The Expatriate Party of New Zealand was an unregistered political party that sought to represent people who consider themselves New Zealanders but who do not reside in New Zealand. It contested one electorate, but not the party vote, at the 2014 general election.

== Policies ==
According to the party's Facebook page, the Expatriate Party sought "to provide representation for, and to promote fairness in the treatment of all members of the mobile global workforce who identify as New Zealanders, irrespective of where they live or their residency or citizenship status."

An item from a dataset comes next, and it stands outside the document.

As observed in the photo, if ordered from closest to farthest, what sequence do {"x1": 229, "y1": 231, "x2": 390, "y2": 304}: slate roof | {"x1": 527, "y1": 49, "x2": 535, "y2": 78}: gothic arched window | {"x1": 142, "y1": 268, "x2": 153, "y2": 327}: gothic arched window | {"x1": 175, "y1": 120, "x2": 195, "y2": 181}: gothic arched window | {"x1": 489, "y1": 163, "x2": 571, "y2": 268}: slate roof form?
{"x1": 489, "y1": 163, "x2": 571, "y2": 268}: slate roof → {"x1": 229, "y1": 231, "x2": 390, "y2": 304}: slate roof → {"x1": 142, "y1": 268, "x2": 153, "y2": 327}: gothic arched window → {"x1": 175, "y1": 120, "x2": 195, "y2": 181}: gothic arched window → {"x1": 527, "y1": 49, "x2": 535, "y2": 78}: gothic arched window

The party put forward several policies during its 2014 campaign. Its main policy for that election was to create fairer rules to allow New Zealanders to become Australian permanent residents, with the rights to services such as healthcare that this would bring. However, the party made clear it did not intend to seek access to unemployment benefits. It also supported reforms to New Zealand law regarding whether and how expatriates may participate in New Zealand elections (including studying the introduction of electronic voting); reduction of regulation and taxation (which it considers a disincentive for expatriates to remain connected to New Zealand); and stronger social and economic ties with New Zealand's traditional allies.

== 2014 election ==
The party spokespeople were Grant Cheesman and Nick Teulon, both of whom were New Zealand-born residents of Australia. By August 2014, the party had announced that it had sufficient numbers to register as a political party in New Zealand, which would have allowed it to contest the 2014 election. However, the registration process was not completed before Writ Day due to issues in verifying registered members, leaving the party unable to contest the party vote. The Expatriate Party ran one electorate candidate at the 2014 elections; Vicky Rose contested the Māori electorate of Ikaroa-Rāwhiti,. She received 70 votes, or 0.32% of the electorate vote, and came last out of the six candidates.

== 2014–2017 ==
During 2014, the party stated it did not rule out the possibility of participating in Australian elections in the future. However, it did not contest the 2016 Australian election.

== Subsequent actions ==
On 8 February 2017, the party announced on its Facebook page that it had talked with the Electoral Commission about enrolling for the 2017 election, and another post on 3 March stated it had applied for broadcasting funding. However, in August 2017 the party announced they had not achieved the numbers needed to register the party and that it would not contest the election.